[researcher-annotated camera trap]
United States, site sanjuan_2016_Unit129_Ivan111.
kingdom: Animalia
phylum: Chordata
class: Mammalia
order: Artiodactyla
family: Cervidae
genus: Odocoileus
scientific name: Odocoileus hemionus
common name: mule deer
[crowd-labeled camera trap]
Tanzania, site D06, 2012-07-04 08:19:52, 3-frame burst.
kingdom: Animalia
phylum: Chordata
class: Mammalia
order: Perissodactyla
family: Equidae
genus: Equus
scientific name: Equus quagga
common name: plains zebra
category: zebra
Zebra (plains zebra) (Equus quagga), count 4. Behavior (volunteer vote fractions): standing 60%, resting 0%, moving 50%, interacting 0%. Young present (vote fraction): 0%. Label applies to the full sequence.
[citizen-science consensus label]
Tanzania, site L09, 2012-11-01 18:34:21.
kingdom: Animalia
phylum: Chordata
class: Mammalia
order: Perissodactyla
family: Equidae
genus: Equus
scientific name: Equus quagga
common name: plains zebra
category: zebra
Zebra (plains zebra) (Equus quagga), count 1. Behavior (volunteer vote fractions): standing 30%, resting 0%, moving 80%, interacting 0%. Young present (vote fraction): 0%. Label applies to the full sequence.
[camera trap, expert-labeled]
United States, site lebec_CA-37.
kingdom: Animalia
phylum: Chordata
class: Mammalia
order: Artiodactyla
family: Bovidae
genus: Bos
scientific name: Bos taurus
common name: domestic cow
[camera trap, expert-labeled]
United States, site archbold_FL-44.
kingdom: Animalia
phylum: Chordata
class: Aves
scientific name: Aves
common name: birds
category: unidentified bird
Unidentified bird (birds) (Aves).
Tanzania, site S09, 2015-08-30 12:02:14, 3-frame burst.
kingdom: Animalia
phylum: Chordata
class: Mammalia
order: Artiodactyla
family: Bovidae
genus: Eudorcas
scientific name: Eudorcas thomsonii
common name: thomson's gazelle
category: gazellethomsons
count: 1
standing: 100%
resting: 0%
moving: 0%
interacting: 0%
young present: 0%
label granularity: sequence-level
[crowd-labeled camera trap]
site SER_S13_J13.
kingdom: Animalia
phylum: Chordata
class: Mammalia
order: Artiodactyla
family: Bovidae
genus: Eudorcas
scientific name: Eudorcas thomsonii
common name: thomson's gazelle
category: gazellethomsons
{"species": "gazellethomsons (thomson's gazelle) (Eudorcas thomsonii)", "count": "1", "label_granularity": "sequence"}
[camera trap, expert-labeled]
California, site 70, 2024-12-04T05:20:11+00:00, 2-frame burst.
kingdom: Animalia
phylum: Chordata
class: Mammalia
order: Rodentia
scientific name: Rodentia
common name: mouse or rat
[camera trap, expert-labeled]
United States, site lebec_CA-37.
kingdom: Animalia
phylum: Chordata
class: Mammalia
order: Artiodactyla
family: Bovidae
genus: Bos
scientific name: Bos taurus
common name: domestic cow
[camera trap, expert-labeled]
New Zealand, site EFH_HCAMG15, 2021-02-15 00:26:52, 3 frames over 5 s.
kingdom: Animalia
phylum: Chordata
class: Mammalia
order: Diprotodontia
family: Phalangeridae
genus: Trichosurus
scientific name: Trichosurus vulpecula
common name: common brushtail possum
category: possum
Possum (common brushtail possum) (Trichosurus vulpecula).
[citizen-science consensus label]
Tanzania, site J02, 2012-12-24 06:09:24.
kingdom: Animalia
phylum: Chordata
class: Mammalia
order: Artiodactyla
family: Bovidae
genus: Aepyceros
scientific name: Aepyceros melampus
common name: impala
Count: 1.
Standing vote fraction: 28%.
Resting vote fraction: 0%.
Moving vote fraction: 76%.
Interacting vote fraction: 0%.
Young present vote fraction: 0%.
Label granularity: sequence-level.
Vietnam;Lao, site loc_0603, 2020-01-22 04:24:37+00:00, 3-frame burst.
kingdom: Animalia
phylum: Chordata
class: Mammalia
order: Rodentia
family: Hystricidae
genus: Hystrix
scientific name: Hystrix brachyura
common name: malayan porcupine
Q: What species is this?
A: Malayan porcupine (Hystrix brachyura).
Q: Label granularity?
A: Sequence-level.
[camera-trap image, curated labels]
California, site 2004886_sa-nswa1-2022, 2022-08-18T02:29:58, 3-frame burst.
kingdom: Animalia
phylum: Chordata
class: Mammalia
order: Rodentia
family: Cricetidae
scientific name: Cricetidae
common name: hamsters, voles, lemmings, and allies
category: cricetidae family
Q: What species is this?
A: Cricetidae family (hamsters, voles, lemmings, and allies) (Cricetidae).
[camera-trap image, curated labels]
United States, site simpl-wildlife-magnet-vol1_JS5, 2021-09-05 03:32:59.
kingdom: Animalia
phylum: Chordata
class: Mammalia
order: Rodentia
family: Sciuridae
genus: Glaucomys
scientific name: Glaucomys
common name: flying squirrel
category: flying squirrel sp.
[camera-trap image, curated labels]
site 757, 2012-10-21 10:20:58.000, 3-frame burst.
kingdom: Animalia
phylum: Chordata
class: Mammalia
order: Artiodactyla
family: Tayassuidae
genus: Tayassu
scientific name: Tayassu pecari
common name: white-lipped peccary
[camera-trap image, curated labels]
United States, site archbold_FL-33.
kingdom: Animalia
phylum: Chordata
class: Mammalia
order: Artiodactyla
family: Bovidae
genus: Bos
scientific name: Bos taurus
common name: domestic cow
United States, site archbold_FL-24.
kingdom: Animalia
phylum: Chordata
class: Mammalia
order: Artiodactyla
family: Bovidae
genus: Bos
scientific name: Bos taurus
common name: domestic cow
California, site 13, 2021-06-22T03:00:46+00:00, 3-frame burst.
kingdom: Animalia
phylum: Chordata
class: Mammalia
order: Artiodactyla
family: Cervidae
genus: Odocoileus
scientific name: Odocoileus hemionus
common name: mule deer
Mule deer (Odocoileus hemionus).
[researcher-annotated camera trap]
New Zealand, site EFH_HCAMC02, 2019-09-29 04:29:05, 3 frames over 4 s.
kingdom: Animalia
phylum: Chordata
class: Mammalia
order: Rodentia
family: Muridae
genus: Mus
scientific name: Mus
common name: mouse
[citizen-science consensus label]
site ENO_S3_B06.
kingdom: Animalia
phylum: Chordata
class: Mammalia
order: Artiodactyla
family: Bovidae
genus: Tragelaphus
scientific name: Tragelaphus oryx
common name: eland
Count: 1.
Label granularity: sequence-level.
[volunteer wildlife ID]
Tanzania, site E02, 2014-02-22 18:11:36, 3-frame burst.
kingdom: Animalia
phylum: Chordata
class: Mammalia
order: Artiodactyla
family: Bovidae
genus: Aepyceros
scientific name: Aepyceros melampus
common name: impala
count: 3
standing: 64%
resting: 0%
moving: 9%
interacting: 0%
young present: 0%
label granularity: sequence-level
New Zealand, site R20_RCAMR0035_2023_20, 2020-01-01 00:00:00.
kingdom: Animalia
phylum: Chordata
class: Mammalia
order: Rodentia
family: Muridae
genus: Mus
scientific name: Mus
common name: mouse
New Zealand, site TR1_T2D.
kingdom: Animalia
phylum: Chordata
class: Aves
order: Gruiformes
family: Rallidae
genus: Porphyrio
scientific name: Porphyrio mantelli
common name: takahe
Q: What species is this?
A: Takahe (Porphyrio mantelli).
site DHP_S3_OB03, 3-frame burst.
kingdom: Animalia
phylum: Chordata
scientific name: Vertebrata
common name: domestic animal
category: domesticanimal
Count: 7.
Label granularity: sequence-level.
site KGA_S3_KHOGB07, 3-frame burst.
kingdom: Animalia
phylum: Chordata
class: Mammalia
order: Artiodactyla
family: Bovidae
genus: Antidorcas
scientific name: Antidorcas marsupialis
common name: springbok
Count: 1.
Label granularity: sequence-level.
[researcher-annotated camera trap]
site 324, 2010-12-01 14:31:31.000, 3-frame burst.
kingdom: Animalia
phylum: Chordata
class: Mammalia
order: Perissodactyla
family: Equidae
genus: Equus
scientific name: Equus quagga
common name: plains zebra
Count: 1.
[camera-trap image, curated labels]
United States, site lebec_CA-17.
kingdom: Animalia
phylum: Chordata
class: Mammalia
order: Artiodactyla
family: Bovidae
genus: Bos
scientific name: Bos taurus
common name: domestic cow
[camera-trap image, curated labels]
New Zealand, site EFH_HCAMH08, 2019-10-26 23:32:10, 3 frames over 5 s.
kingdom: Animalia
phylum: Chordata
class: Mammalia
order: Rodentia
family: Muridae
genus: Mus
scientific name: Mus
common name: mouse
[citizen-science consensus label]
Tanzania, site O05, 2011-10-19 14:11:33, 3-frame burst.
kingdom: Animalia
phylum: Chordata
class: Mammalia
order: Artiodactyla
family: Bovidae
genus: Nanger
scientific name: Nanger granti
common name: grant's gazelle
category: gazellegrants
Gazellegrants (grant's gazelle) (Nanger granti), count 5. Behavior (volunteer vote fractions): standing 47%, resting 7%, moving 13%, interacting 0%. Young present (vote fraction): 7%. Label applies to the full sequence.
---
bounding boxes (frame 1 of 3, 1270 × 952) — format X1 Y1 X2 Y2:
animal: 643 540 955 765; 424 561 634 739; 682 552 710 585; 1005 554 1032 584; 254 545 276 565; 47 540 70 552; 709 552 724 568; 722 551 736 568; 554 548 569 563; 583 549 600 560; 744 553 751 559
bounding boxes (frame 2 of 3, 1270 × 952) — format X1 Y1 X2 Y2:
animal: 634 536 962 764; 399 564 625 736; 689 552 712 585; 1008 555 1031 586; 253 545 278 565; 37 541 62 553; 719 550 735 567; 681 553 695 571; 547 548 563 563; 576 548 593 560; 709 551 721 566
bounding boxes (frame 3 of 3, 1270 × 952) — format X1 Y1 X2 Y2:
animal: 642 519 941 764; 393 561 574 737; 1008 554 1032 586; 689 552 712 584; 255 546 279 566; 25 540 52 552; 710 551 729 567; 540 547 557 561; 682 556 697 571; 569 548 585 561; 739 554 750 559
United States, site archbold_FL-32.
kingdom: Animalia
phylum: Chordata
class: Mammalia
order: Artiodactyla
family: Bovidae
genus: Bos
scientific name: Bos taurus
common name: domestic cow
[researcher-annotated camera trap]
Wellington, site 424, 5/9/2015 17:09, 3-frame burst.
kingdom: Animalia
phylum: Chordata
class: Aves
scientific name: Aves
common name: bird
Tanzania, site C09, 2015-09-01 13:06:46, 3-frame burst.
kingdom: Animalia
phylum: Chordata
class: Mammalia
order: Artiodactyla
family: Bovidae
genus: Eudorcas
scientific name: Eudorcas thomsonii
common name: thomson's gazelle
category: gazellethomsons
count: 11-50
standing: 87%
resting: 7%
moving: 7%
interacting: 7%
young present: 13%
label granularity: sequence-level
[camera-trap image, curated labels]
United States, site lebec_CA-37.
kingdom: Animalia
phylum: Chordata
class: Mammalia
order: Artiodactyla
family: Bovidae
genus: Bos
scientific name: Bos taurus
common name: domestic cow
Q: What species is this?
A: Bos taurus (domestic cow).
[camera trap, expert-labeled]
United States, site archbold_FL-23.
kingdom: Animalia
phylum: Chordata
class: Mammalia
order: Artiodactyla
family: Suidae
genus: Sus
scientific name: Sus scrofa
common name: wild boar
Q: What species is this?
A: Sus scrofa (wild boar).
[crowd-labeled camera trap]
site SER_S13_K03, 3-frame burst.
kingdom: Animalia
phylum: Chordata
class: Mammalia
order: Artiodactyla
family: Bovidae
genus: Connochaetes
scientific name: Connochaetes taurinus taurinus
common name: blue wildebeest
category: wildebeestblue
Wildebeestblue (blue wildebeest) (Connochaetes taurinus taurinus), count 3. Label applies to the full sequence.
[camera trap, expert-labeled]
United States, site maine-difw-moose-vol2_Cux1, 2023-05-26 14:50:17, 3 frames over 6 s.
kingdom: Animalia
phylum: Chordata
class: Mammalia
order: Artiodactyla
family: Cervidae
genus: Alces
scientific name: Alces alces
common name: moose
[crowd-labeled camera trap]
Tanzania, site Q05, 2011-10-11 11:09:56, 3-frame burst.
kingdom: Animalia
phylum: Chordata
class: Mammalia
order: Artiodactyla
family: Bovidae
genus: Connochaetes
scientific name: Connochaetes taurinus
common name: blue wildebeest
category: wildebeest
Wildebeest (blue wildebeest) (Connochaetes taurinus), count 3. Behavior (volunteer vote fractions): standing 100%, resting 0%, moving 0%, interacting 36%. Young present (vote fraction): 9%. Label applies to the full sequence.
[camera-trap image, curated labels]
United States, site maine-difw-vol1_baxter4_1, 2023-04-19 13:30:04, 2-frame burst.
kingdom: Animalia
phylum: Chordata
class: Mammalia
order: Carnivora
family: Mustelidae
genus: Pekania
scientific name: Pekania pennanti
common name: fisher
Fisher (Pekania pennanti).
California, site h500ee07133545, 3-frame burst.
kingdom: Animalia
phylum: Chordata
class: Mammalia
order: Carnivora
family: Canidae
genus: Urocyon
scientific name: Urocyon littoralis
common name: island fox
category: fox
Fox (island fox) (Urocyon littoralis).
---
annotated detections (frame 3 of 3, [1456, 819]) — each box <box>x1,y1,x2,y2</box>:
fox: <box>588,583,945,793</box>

• **Aim of the exercise**
For the word "Zealand", say how many lines of the listing contain it; give the number alone.

• **Solution to the exercise**
5